** Start of Text section **

Pancakes with a side of Bluegrass (and a few Cicadas)

We had a great time at the Wagner Farm Dairy Breakfast.

For parents who tolerate a bit of germ exposure there were animals to pet and even a real, live cow to milk (see left photo).

Germaphobes could send their kids to the clean, air-conditioned museum to try their hand at simulated farm chores such as gathering eggs and milking a plastic cow (right). 

June 09, 2007

If You give a Mouse a Farm-fresh Veggie

We received our first Fresh Picks order a few weeks ago. Irv and Shelly’s Fresh Picks is like CSA for Dummies. With a true CSA, community sponsored agriculture program, a customer, or shareholder, purchases a season-long share from a local farm or co-op and receives a weekly supply of whatever’s being harvested. Recipients have a general sense of what’s coming in each week’s delivery, but for many, part of the excitement of the CSA experience is the thrill of the unknown.

** End of Text section **
** Start of Records shown **

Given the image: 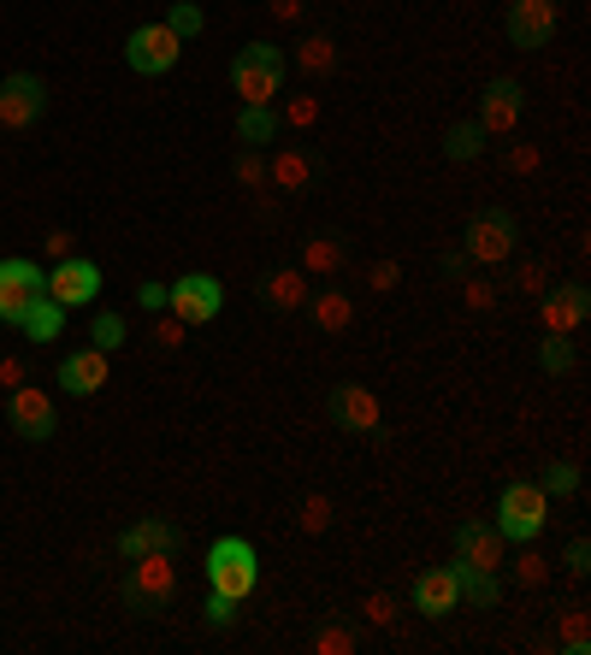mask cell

** End of Records shown **
** Start of Records shown **

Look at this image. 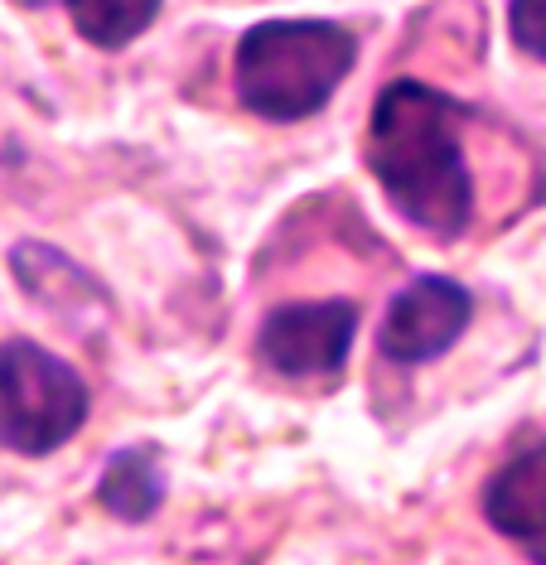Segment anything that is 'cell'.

** End of Records shown **

** What the exercise asks **
Using the farm blog text above, answer each question briefly.
1. At what event did the writers have a great time?
2. Which simulated farm chores could children try in the museum?
3. In a true CSA, what does a customer or shareholder purchase?

** Task solution **
1. The Wagner Farm Dairy Breakfast.
2. Gathering eggs and milking a plastic cow.
3. A season-long share from a local farm or co-op.